A new carbon solid

2022-07-01

Carbon is the miraculous element that creates life, along with diamonds, graphite, fullerenes, nanotubes, graphene, graphdiyne, and more. Among them, graphite, which we are most familiar with, has become an increasingly important carbon material with the development of science and technology.

Graphite is used for a variety of purposes, but one of the most thriving applications is for anodes for lithium-ion batteries, which are critical to the electric vehicle industry. For example, the average Tesla Model S requires 54kg of graphite.

As the world's demand for carbon-based materials such as graphite increases, such materials will become more and more difficult to obtain, and many scientists have therefore begun to explore more possibilities for making carbon.

A team of researchers has proposed a new type of carbon solid, which they call "amorphous graphite." In their paper published in Physical Review Letters, the researchers describe the de novo synthesis of amorphous graphite. Their research started with a question: Can we make graphite from coal?
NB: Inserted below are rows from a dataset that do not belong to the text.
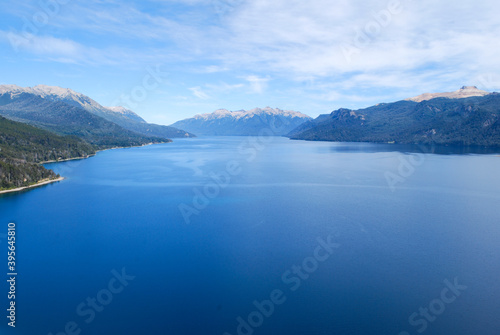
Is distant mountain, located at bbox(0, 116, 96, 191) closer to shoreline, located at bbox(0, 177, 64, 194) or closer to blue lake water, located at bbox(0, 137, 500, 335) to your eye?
shoreline, located at bbox(0, 177, 64, 194)

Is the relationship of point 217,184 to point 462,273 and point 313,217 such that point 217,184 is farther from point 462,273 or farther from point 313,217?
point 462,273

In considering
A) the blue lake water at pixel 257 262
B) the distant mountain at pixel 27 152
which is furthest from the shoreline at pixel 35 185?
the blue lake water at pixel 257 262

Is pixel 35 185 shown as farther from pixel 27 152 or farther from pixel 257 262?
pixel 257 262

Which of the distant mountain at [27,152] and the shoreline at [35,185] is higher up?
the distant mountain at [27,152]

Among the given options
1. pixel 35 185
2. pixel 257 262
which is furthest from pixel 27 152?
pixel 257 262

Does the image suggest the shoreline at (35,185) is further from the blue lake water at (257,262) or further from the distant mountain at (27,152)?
the blue lake water at (257,262)

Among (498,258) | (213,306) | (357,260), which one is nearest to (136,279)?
(213,306)

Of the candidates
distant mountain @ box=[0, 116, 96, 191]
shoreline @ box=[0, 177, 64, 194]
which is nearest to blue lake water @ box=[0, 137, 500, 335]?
shoreline @ box=[0, 177, 64, 194]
Graphitization at high temperature

In chemistry, the process of converting an amorphous turbostratic carbonaceous material into a layered graphitic structure through high temperature heat treatment is called graphitization. What the team is after is Ab initio, which can be understood as "de novo", that is, they hope to find a new route from naturally occurring carbonaceous materials, to synthetic forms of graphite.

In the study, the team showed through molecular dynamics simulations with ab initio calculations and machine learning that pure carbon networks have a distinct, even overwhelming tendency to switch to a layered structure in a critical window of density and temperature, even if Delamination can also occur with random initial configurations.

They discovered a layered material called amorphous graphite that forms at high temperatures of about 3,000 degrees Kelvin. Since this phase is topologically disordered, it differs from graphite itself.

If you look closely at the monolayer planes, that is, amorphous graphene, they are not the perfect hexagonal layers that make up ideal graphene. The new material contains a large number of hexagons, but also pentagons and heptagons.

This ring disorder reduces the conductivity of the new material compared to graphene, but remains high in regions dominated by hexagons.